Iranian Foreign Minister Manushehr Mottaki called Friday for the immediate withdrawal of British forces from the southern Iraqi city of Basra , saying their presence had damaged security. Mottaki issued the call after a meeting with Lebanese Foreign Minister Fawzi Salloukh.
"We believe that the presence of the British forces in Basra has destabilized security in this city and has had some negative effects in the form of threats against southern Iran recently," Mottaki said. "The Islamic Republic of Iran demands an immediate withdrawal of British forces from Basra ." Basra is about 35 kilometers (22 miles) from the Iranian border.

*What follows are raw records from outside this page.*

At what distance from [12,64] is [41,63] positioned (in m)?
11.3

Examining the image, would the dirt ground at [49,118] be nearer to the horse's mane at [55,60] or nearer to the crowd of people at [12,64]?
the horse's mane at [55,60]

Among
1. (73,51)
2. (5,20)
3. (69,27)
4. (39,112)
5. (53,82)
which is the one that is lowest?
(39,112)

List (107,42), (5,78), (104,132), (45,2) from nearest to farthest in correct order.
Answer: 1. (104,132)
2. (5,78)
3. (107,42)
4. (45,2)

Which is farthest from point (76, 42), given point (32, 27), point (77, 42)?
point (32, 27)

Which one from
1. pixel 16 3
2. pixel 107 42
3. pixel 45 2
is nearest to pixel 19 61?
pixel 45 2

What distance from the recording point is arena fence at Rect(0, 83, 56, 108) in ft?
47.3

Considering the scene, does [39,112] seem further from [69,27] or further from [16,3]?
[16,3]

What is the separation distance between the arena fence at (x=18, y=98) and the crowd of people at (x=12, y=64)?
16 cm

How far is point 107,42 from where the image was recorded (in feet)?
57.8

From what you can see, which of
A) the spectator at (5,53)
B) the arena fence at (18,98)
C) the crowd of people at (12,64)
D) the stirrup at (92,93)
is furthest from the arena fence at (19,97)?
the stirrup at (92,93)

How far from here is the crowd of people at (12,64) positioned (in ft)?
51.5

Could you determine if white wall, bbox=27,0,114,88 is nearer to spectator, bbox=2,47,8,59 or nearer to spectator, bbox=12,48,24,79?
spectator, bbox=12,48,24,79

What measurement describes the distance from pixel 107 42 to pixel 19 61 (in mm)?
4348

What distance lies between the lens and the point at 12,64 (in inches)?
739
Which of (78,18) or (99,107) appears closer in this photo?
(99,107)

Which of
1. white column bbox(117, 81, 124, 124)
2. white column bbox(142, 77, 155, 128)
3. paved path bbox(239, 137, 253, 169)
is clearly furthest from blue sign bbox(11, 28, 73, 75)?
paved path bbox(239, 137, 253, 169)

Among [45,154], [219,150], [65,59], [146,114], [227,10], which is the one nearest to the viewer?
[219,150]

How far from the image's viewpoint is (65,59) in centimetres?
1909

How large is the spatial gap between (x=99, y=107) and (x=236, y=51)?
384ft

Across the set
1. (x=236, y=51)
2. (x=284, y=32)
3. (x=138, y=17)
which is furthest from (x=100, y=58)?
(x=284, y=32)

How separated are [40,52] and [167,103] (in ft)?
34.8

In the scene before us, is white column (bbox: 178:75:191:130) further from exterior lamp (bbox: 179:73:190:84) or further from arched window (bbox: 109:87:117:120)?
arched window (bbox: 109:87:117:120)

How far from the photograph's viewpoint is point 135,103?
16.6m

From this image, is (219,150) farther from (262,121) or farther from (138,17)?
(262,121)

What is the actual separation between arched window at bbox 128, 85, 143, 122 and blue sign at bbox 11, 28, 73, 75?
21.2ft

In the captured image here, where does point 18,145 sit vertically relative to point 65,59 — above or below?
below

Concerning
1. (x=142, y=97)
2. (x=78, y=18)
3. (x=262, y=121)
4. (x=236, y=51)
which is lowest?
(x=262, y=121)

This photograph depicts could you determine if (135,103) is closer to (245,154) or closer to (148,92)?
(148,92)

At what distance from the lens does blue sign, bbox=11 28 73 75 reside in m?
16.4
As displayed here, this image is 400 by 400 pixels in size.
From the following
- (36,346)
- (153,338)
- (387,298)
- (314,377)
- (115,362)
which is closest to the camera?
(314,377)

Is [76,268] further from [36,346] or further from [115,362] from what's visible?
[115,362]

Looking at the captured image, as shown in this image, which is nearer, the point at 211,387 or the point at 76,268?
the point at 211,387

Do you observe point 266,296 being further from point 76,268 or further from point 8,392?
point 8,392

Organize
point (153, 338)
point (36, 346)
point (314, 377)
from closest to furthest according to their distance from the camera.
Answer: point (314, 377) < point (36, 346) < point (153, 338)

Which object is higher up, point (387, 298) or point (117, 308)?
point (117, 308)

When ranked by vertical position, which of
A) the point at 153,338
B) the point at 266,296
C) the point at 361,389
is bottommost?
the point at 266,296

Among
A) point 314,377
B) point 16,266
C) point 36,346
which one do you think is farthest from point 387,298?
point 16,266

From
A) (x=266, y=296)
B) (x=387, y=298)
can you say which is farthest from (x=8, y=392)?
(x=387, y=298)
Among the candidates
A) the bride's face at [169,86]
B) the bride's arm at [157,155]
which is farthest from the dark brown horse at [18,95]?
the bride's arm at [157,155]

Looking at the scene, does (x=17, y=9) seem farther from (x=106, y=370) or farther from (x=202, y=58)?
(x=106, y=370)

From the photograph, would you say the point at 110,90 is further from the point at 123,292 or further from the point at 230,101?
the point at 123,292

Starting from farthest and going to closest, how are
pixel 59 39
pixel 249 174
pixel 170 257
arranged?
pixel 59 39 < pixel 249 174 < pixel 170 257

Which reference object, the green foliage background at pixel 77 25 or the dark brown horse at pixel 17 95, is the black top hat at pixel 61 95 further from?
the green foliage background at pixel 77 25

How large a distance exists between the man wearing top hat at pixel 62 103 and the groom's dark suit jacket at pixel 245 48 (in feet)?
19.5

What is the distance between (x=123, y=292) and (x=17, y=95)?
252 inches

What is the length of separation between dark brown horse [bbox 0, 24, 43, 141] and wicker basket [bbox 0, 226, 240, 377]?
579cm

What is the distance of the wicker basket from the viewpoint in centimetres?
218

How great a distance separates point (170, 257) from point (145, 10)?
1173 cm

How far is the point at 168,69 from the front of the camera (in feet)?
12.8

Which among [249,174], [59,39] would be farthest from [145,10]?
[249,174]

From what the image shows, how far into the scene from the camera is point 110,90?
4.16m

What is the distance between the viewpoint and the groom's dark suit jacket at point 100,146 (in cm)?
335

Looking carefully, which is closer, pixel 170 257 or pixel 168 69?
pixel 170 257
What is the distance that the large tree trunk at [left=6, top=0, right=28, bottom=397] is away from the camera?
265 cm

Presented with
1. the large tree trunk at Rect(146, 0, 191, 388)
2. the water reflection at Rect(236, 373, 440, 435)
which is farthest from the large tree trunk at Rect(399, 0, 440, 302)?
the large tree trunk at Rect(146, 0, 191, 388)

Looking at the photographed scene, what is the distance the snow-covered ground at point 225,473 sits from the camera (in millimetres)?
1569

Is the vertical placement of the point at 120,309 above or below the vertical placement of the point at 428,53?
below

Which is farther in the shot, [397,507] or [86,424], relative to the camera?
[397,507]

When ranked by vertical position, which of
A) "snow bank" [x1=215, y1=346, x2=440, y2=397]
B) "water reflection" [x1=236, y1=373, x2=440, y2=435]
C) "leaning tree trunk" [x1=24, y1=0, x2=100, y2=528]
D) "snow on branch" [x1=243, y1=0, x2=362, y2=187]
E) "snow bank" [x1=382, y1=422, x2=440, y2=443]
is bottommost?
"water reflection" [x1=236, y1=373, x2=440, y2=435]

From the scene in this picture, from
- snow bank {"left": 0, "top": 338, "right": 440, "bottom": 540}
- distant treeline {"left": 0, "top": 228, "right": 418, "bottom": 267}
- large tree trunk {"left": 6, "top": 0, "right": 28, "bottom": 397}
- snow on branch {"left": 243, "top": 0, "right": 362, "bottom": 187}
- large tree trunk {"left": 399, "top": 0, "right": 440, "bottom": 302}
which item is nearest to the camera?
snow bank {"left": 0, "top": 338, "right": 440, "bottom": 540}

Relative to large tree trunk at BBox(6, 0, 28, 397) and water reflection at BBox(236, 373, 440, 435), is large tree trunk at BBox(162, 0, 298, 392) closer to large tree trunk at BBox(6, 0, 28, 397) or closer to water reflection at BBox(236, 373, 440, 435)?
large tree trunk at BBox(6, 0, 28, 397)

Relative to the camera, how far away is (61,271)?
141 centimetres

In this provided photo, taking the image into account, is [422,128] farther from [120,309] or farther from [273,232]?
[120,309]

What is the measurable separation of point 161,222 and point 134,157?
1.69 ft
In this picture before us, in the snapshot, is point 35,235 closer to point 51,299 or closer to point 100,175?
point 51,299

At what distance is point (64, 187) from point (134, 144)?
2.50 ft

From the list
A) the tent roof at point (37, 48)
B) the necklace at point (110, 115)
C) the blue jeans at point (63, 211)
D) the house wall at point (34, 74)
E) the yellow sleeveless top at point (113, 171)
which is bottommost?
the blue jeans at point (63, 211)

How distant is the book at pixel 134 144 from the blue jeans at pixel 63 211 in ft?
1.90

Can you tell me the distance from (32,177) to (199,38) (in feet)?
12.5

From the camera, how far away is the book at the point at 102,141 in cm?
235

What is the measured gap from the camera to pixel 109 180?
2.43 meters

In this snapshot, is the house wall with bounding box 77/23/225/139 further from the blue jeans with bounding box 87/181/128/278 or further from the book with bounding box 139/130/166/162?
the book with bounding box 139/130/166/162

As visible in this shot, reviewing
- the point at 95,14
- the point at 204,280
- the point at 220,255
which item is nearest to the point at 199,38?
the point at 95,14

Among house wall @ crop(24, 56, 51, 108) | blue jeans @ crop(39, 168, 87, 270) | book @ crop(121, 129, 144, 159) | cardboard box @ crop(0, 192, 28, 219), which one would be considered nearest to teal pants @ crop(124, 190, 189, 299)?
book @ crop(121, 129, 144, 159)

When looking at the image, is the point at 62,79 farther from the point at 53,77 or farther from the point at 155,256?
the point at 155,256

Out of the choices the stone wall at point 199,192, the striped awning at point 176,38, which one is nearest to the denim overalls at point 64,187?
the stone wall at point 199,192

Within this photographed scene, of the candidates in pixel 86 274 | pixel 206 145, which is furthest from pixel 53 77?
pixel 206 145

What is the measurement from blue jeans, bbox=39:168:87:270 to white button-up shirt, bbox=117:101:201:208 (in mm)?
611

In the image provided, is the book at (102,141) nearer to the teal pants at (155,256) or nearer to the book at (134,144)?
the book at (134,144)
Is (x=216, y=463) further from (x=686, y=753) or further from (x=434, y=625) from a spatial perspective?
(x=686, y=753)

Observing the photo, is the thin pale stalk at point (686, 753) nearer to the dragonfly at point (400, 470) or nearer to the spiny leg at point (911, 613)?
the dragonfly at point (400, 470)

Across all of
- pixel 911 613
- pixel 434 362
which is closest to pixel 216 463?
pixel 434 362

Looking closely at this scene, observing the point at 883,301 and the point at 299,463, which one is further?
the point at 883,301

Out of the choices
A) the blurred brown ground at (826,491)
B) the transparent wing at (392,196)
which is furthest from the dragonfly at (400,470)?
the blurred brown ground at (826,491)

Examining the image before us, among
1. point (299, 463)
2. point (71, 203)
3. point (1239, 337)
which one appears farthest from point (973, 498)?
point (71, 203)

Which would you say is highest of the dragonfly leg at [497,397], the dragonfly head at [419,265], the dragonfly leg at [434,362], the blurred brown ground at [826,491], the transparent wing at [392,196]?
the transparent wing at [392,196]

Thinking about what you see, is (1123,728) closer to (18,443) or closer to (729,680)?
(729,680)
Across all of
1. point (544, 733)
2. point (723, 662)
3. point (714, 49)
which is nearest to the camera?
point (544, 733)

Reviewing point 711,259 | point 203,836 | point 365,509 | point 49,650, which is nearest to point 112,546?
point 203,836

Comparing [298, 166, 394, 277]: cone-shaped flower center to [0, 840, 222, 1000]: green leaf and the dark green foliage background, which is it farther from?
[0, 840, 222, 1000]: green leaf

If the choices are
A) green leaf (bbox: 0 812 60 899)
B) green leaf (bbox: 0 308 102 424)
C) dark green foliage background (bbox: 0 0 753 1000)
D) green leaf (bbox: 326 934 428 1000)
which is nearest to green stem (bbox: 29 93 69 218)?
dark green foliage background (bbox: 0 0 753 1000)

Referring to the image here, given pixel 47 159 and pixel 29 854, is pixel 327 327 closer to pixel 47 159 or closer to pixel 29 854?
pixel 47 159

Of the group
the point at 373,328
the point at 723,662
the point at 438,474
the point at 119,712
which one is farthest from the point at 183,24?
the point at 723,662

The call was apparently spurred by the recent publicity surrounding video images of what were purportedly British soldiers beating Iraqi youths with batons and fists and kicking them after a street confrontation in which young Iraqis threw things at the soldiers. The tape was aired in Britain and throughout the Middle East on Sunday and was said to have been of Jan. 10, 2004 riots in the southern Iraqi city of Amarah , about 100 miles from Basra .
Mottaki said the British forces has behaved in an "inhuman and immoral manner that constituted a flagrant violation of human rights" against young Iraqis. On Tuesday, protesters marched on the British Consulate in Basra , shouted anti-British slogans and burned a British Flag.
Iran also has accused Britain of involvement in two recent terrorist bombings in its Ahvaz , capital of oil-rich Khuzestan province on the southern border with Iraq . Iran has a Shiite Muslim majority as does neighboring Iraq and many in the west have voiced concern that Tehran , run by an Islamic theocracy, wants to have a major influence on decisions made in Baghdad .
The top Iranian diplomat also said the country had a "legitimate right" to posses nuclear technology and branded as "major lies" U.S. accusations that Iran was bent on secretly developing nuclear arms. He then said three European countries, Britain , France and Germany , that had earlier acknowledged Iran 's "legitimate, just, and natural right" to nuclear technology for civilian purposes had shifted their position under U.S. pressure.
On Thursday, French Foreign Minister Philippe Douste-Blazy accused Iran of secretly making nuclear weapons, and said: "No civilian nuclear program can explain the Iranian program. It is a clandestine military nuclear program." British Foreign Secretary Jack Straw also has said that "there are strong suspicions internationally that Iran may be seeking to develop a nuclear weapons capability, but we do not have absolute proof”, reports the AP.